Start 2015 off Right...
The news last month that Fannie Mae and Freddie Mac were each going to begin backing mortgages with as little as 3% down certainly caused some controversy (http://www.bloomberg.com/news/2014-12-09/fannie-freddie-3-down-loan-seen-as-helping-too-few.html ). These low down payment loans are seen as a tool to help low income borrowers afford homes, and do come with requirements designed to limit risk (home ownership counseling and PMI or private mortgage insurance). However, these types of loans contributed to the financial meltdown of 2008, and there is concern that this could happen again, despite the enhanced regulatory environment and greater restrictions placed on eligibility.
Regardless of how one feels about these particular types of home loans, the fact is there are a variety of loan programs available to all types of consumers, each with their own guidelines and eligibility requirements. We kick off 2015 with a brief overview to help you better understand some of these basic mortgage programs and terms.

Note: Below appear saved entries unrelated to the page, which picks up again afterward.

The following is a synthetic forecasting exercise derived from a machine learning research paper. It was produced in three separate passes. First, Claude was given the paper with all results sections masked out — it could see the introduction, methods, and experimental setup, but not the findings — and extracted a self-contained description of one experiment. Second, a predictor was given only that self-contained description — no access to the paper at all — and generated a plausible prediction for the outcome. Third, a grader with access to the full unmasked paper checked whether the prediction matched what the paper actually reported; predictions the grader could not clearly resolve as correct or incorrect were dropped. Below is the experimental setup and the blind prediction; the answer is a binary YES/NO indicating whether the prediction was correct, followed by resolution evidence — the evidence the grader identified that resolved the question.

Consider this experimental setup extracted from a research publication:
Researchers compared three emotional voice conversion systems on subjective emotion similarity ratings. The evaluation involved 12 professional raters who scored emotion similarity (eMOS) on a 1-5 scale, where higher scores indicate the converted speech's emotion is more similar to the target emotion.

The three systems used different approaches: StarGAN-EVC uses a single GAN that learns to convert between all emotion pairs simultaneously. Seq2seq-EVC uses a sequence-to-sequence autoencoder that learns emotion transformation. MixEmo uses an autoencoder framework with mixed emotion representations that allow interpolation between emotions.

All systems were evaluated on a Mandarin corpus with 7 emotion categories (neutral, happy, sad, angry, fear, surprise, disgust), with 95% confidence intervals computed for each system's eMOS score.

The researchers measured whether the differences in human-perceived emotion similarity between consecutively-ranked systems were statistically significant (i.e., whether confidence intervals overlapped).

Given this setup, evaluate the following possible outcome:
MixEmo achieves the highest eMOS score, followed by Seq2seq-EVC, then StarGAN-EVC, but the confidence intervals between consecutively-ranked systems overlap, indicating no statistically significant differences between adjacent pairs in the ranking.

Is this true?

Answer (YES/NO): NO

Fixed Rate Mortgage: This is a mortgage loan that has the same interest rate for the entire repayment period.
Adjustable Rate (ARMS): The mortgage interest rate will change or "adjust" after an initial fixed period at the start of the loan. For example, a loan described as a 5/1 ARM is a loan that will have a fixed interest rate for the first 5 years (this is the 5), after which the rate will adjust annually (this is the 1).

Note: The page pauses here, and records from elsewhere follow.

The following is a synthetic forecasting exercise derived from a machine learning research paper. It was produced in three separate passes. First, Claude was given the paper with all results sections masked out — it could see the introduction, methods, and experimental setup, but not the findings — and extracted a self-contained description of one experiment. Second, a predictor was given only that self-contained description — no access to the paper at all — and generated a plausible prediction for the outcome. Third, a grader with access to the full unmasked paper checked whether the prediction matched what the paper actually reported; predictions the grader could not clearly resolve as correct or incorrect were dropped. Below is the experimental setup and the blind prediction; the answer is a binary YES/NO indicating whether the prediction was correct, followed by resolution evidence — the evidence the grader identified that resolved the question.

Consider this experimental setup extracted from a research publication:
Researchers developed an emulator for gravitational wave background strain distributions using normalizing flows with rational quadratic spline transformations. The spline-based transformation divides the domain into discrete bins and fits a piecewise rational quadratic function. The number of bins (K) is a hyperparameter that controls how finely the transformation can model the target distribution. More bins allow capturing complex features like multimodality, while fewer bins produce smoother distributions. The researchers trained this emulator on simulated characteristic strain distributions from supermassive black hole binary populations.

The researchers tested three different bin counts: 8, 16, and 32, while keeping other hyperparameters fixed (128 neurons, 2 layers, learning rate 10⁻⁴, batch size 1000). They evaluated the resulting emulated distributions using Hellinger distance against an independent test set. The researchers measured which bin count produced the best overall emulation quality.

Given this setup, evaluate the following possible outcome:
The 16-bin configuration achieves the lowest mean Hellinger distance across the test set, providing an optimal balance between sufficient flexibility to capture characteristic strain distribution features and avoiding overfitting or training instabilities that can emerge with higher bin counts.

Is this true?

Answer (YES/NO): YES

Conventional Loan: These are privately backed loans not insured or guaranteed by the federal government. These loans may require a higher down payment, but allow a borrower who provides a 20% down payment to avoid PMI (private mortgage insurance). With a lower down payment, PMI may still cost less than insurance required by a government backed loan.
Government-Insured Loans: These loan programs are backed or insured by the federal government and include the following programs:
FHA (Federal Housing Authority): A mortgage program managed by the Department of Housing and Urban Development (HUD). Loans are available for a variety of borrowers, with down payments as low as 3%. These loans are insured by the government against default. These loans do require mortgage insurance.
VA (US Department of Veterans Affairs): These are loans offered to military service members and their families and are also guaranteed by the government. These programs may include 100% financing for a home purchase, based on eligibility guidelines.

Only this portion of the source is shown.